▸ **SUPPLIED MATERIAL**:

↓

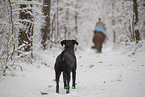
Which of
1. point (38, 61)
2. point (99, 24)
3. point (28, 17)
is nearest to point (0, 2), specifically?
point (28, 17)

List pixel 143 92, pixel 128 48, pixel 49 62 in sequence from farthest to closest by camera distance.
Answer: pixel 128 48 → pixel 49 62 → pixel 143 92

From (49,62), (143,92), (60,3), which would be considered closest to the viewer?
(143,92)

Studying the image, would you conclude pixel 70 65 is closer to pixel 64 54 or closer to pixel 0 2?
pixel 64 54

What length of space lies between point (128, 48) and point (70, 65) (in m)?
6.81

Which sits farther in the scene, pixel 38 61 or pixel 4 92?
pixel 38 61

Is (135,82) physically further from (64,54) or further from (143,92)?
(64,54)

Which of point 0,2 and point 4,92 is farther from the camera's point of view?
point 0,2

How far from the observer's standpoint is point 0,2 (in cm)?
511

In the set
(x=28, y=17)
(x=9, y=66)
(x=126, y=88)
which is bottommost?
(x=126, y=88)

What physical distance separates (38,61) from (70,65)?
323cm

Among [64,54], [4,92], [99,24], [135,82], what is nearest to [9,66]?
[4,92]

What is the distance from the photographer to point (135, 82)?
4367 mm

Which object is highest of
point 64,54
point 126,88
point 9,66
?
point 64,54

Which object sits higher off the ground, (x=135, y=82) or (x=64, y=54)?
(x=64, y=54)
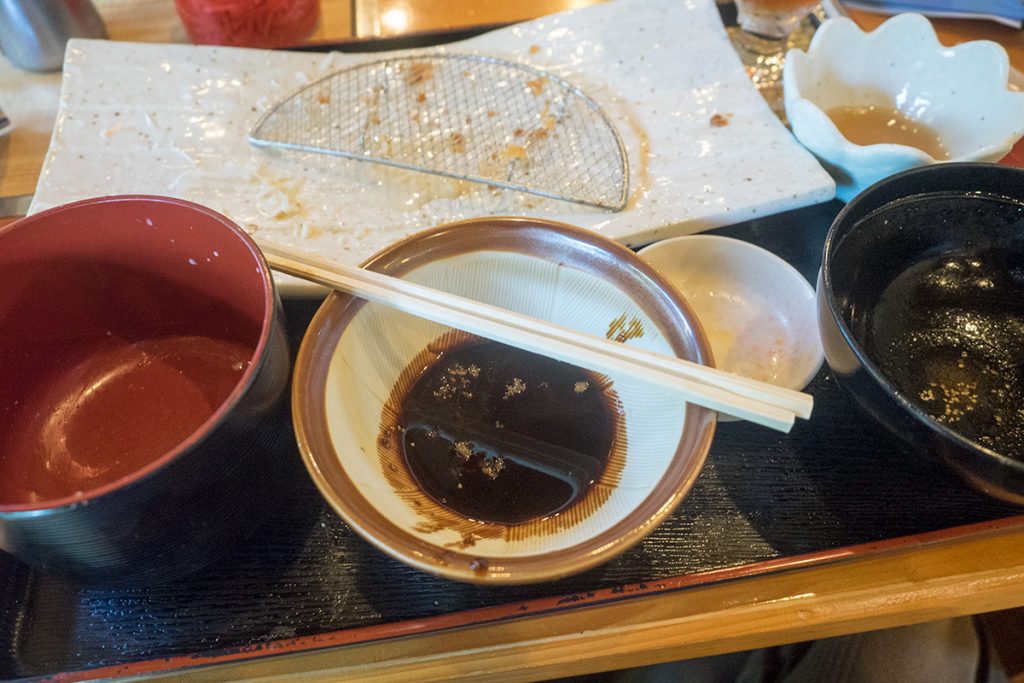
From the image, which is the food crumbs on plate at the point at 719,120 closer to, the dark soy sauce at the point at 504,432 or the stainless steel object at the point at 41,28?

↑

Reproduce all of the data above, changing every occurrence of "camera" to "lens" and leaving everything else unaltered. Omit the pictures from your answer.

Which of
1. point (38, 61)
2. point (99, 24)
3. point (28, 17)
is nearest to point (0, 2), specifically?
point (28, 17)

List pixel 143 92, pixel 128 48, pixel 49 62 in sequence from farthest to closest by lens distance.
Answer: pixel 128 48 → pixel 49 62 → pixel 143 92

From (49,62), (143,92), (60,3), which would be considered closest to the viewer?
(143,92)

Studying the image, would you conclude pixel 70 65 is closer to pixel 64 54 or closer to pixel 0 2?
pixel 64 54

What length of space lies between point (128, 48) and point (70, 65) (in m)?
6.81

Which sits farther in the scene, pixel 38 61 or pixel 4 92?
pixel 38 61

Is (135,82) physically further from (64,54) or further from (143,92)?
(64,54)

Which of point 0,2 and point 4,92 is farther from the lens's point of view?
point 0,2

How far from the observer's standpoint is point 0,2 (in cm)?
511

In the set
(x=28, y=17)
(x=9, y=66)
(x=126, y=88)
which is bottommost?
(x=126, y=88)

What physical distance separates (38,61) from (70,65)?
323cm

Among [64,54], [4,92], [99,24], [135,82], what is nearest to [9,66]?
[4,92]

What is the distance from the photographer to point (135, 82)?
4367 mm

Which object is highest of
point 64,54
point 126,88
point 9,66
?
point 64,54

Which object sits higher off the ground, (x=135, y=82) or (x=64, y=54)?
(x=64, y=54)
From the image, which is the food crumbs on plate at the point at 719,120 closer to, the dark soy sauce at the point at 504,432 or the stainless steel object at the point at 41,28?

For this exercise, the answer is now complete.